- [EXERCISE TASK] Please render each line of the listing below as a Markdown table with two columns, No. and Line, and skip blank lines. Leave the pictures out of the answer.

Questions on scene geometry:
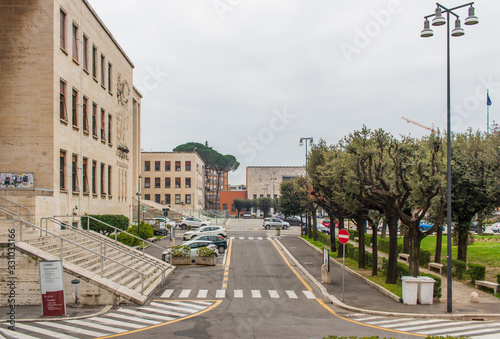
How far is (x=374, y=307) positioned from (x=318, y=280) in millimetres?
6689

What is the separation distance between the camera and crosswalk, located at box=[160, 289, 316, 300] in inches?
843

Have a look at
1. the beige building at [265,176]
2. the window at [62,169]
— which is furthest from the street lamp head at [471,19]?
the beige building at [265,176]

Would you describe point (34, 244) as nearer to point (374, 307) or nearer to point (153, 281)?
point (153, 281)

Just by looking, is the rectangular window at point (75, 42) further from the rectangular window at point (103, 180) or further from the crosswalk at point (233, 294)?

- [FINISHED EXERCISE]
| No. | Line |
|---|---|
| 1 | How far is (x=374, y=307) positioned from (x=318, y=280) in millimetres? |
| 2 | 6689 |
| 3 | What is the separation distance between the camera and crosswalk, located at box=[160, 289, 316, 300] in inches? |
| 4 | 843 |
| 5 | Have a look at |
| 6 | 1. the beige building at [265,176] |
| 7 | 2. the window at [62,169] |
| 8 | — which is furthest from the street lamp head at [471,19]? |
| 9 | the beige building at [265,176] |
| 10 | Would you describe point (34, 244) as nearer to point (374, 307) or nearer to point (153, 281)? |
| 11 | point (153, 281) |
| 12 | Just by looking, is the rectangular window at point (75, 42) further from the rectangular window at point (103, 180) or further from the crosswalk at point (233, 294)? |